▶ Supplied material:
☆ ☆ ☆ ☆ ☆ ☆ ☆

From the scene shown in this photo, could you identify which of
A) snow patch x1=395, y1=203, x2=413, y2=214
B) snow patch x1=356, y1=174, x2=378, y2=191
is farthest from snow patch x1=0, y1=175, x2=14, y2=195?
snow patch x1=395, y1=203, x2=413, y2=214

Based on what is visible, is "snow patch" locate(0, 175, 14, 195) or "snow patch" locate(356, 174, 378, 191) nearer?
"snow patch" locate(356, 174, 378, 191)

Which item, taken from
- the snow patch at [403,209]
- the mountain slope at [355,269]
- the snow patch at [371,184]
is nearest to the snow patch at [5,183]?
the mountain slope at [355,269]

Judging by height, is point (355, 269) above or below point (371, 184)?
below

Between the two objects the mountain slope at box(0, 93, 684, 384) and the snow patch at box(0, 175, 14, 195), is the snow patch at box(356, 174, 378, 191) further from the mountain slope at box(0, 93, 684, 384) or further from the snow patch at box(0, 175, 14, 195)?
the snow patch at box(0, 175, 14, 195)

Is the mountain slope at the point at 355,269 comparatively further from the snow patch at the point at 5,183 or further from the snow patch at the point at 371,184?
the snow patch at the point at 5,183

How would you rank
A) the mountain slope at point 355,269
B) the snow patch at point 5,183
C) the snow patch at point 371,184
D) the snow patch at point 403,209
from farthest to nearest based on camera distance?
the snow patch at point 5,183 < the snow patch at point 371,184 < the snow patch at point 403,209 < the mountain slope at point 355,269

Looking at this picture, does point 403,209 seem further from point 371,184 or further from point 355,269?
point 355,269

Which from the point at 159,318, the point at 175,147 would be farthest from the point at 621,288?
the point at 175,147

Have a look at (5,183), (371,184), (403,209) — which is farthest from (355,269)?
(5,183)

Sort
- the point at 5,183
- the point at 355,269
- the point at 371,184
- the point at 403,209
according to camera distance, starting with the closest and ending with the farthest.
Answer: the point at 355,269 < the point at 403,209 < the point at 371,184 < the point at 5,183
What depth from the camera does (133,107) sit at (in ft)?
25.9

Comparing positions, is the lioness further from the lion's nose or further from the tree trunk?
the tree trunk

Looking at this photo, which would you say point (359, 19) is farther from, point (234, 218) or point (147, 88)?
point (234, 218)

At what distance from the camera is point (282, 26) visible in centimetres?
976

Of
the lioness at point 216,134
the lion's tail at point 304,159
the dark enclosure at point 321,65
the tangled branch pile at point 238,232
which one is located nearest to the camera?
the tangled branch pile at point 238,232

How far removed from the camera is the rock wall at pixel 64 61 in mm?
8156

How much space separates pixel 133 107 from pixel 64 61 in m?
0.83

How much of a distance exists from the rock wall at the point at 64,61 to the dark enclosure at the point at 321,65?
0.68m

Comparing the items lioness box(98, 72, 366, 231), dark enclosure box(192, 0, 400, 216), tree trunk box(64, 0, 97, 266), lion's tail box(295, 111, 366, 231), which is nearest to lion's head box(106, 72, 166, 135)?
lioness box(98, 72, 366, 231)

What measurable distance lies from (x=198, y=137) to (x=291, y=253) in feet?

☆ ☆ ☆ ☆ ☆ ☆ ☆

▶ Stated problem:
Put the data above into a Markdown table with the columns No. and Line, one numbered row per line, leaving out blank lines.

▶ Result:
| No. | Line |
|---|---|
| 1 | From the scene shown in this photo, could you identify which of |
| 2 | A) snow patch x1=395, y1=203, x2=413, y2=214 |
| 3 | B) snow patch x1=356, y1=174, x2=378, y2=191 |
| 4 | is farthest from snow patch x1=0, y1=175, x2=14, y2=195? |
| 5 | snow patch x1=395, y1=203, x2=413, y2=214 |
| 6 | Based on what is visible, is "snow patch" locate(0, 175, 14, 195) or "snow patch" locate(356, 174, 378, 191) nearer? |
| 7 | "snow patch" locate(356, 174, 378, 191) |
| 8 | Which item, taken from |
| 9 | - the snow patch at [403,209] |
| 10 | - the mountain slope at [355,269] |
| 11 | - the snow patch at [371,184] |
| 12 | is nearest to the snow patch at [5,183]? |
| 13 | the mountain slope at [355,269] |
| 14 | Judging by height, is point (355, 269) above or below point (371, 184)? |
| 15 | below |
| 16 | Between the two objects the mountain slope at box(0, 93, 684, 384) and the snow patch at box(0, 175, 14, 195), is the snow patch at box(356, 174, 378, 191) further from the mountain slope at box(0, 93, 684, 384) or further from the snow patch at box(0, 175, 14, 195)? |
| 17 | the snow patch at box(0, 175, 14, 195) |
| 18 | Is the mountain slope at the point at 355,269 comparatively further from the snow patch at the point at 5,183 or further from the snow patch at the point at 371,184? |
| 19 | the snow patch at the point at 5,183 |
| 20 | How would you rank |
| 21 | A) the mountain slope at point 355,269 |
| 22 | B) the snow patch at point 5,183 |
| 23 | C) the snow patch at point 371,184 |
| 24 | D) the snow patch at point 403,209 |
| 25 | from farthest to nearest based on camera distance? |
| 26 | the snow patch at point 5,183 < the snow patch at point 371,184 < the snow patch at point 403,209 < the mountain slope at point 355,269 |
| 27 | Looking at this picture, does point 403,209 seem further from point 371,184 or further from point 355,269? |
| 28 | point 355,269 |
| 29 | Which from the point at 159,318, the point at 175,147 would be farthest from the point at 621,288? |
| 30 | the point at 175,147 |
| 31 | Have a look at (5,183), (371,184), (403,209) — which is farthest from (355,269)? |
| 32 | (5,183) |
| 33 | Sort |
| 34 | - the point at 5,183 |
| 35 | - the point at 355,269 |
| 36 | - the point at 371,184 |
| 37 | - the point at 403,209 |
| 38 | according to camera distance, starting with the closest and ending with the farthest. |
| 39 | Answer: the point at 355,269 < the point at 403,209 < the point at 371,184 < the point at 5,183 |
| 40 | What depth from the camera does (133,107) sit at (in ft)? |
| 41 | 25.9 |
| 42 | Comparing positions, is the lioness further from the lion's nose or further from the tree trunk? |
| 43 | the tree trunk |
| 44 | Looking at this photo, which would you say point (359, 19) is farther from, point (234, 218) or point (147, 88)? |
| 45 | point (234, 218) |
| 46 | At what distance from the camera is point (282, 26) visible in centimetres? |
| 47 | 976 |
| 48 | Of |
| 49 | the lioness at point 216,134 |
| 50 | the lion's tail at point 304,159 |
| 51 | the dark enclosure at point 321,65 |
| 52 | the tangled branch pile at point 238,232 |
| 53 | which one is located nearest to the camera? |
| 54 | the tangled branch pile at point 238,232 |
| 55 | How far removed from the camera is the rock wall at pixel 64 61 in mm? |
| 56 | 8156 |
| 57 | How much space separates pixel 133 107 from pixel 64 61 in m? |
| 58 | 0.83 |
| 59 | How much of a distance exists from the rock wall at the point at 64,61 to the dark enclosure at the point at 321,65? |
| 60 | 0.68m |
| 61 | Comparing the items lioness box(98, 72, 366, 231), dark enclosure box(192, 0, 400, 216), tree trunk box(64, 0, 97, 266), lion's tail box(295, 111, 366, 231), which is nearest to lion's head box(106, 72, 166, 135)? |
| 62 | lioness box(98, 72, 366, 231) |
| 63 | What measurable distance lies from (x=198, y=137) to (x=291, y=253) in feet? |